I love Linux. It took a while to love it, but now I've spent about a decade using it every day, I feel like I'm in a good place. I generally know what's going on and how to solve problems, which is a level of experience that has increased in direct proportion to my decrease in Windows knowledge. The last vestige was my gaming PC, because Linux is bad for gaming. Except it actually isn't, not any more.
Valve, Steam, Vulkan, and Proton
Thank you, Valve. Your work on Proton and funding for Vulkan is fantastic, and a gift to the community. Obviously there's a business incentive behind it, in the form of providing an alternative for when Microsoft begins their next Extinguish phase, but the work benefits us all, building off the very long-running and excellent WINE. Valve have also tried to incentivise developers to add native Linux clients, and there's a pretty notable impact on the ecosystem.
By default, if you filter by Linux-compatible games in Steam, you will get a list of games with native clients or, I believe, official Valve support via Proton. However a far larger array of games probably work, and you can enable an option to just give it a go on any game in your library. ProtonDB is a fantastic site that shows current compatibility and bug reports, and you can sign in with your Steam account to browse the compatibility for the games you already own. You can specify a version of Proton to use for each game to help with compatibility, and this has the added benefit of allowing community versions as well. I booted up EVE Online using GloriousEggroll's version yesterday and it works flawlessly.
For everything outside of Steam, there's Lutris. The game I play most of the time is Overwatch, and the fact that Lutris supports it really rather well is one of the reasons I swapped.
I've been playing Overwatch for a few years, so I have a good handle on how it runs on my PC. So far, under Lutris, the performance is pretty much identical once the shaders are cached. I have had a small amount of slight stutters after the caches were built, but this appears to be additional items being cached after being seen for the first time, and goes away after you first play on a map.
Why ditch Windows?
There are many reasons to pick an operating system. For me the familiarity and ability to fix things in Linux, more specifically Ubuntu, makes for a strong case. For an anecdote; I bought a USB Bluetooth adapter for this desktop last year. It "only" worked on Windows, but wasn't detected by Windows, required a 500MB driver download, and then still didn't work. I plugged it into the machine running Ubuntu today, and it was immediately detected and works correctly.

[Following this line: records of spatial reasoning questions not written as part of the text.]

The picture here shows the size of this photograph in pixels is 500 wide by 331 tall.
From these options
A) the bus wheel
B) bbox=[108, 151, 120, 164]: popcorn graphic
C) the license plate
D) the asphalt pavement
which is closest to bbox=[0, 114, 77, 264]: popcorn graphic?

Another peeve of mine is that the companies who build software for "gamers" on Windows have all the GUI design skills of a 14 year old discovering Winamp for the first time. The amount of crappy mouse/keyboard/GPU/motherboard software out there is horrendous. Whereas on Linux, we may not have significantly better GUI chops, but at least a lot of software is simple to operate. And there's some great open source alternatives for the nonsense on Windows, like Piper, a generic gaming mouse configurator. For my GPU fan control I actually ended up building my own, which works automatically and so far much better than the official Windows stuff.
Things that aren't quite there yet
EA and Ubisoft games
It will come as no surprise to anyone that these two companies basically stuff any hope of playing their games on Linux. Mostly this is due to the horror show that is EAC. This probably includes Epic games too, but their store is a mess of React errors and assorted nonsense and I cannot physically buy stuff from there, even if I wanted to ignore my moral opposition to their policy of buying exclusives with their Fortnite money.
Luckily most of the games by these two companies are cash-grab crap, and I don't really miss out on much. I can use the PS4 for anything I really want to play, I suppose. Bit sad about The Division 2 but eh.
This is more of a "I can't believe this even starts up". Amazingly it does actually start, and you can even spawn into a room with graphics on low. The game crashes if I try and leave that room though. I also somehow glitched into running backwards, face-planted into the floor, and my character died after kicking themselves in the back of the head. That could just be standard Star Citizen behaviour though.
Linux tends to like RAM anyway but the addition of ZFS to this system has meant I was regularly bumping against the 16GB I had installed. Thankfully RAM has halved in price this year, so I'm now sporting 32GB.
AMD Ryzen 5 1600 3.2Ghz (overclocked to 3.6Ghz)
32GB DDR4 3000Mhz RAM (albeit running at 2133Mhz because my motherboard is not stable above that with 4 sticks)
ASUS ROG B350-F motherboard
Sapphire Radeon RX 580 Nitro+ 8192MB GDDR5 GPU
256GB Samsung 960 NVMe SSD
2x 120GB SATA SSDs in a ZFS striped pair for game storage
Running Ubuntu 20.04 with Regolith for the GUI, ZFS boot drive and the aforementioned striped pair of old SSDs for additional game storage. This machine is now about 3 years old; I was early in getting back on the current AMD hype-train.
Would I recommend swapping?
Maybe. If you want to play the latest AAA games, then probably not. And you can forget about anything related to Epic, EA, or the Windows store (obviously). But most MMOs, a lot of stuff on Steam, and anything by Blizzard seem to work well, and I'm happy with my swap.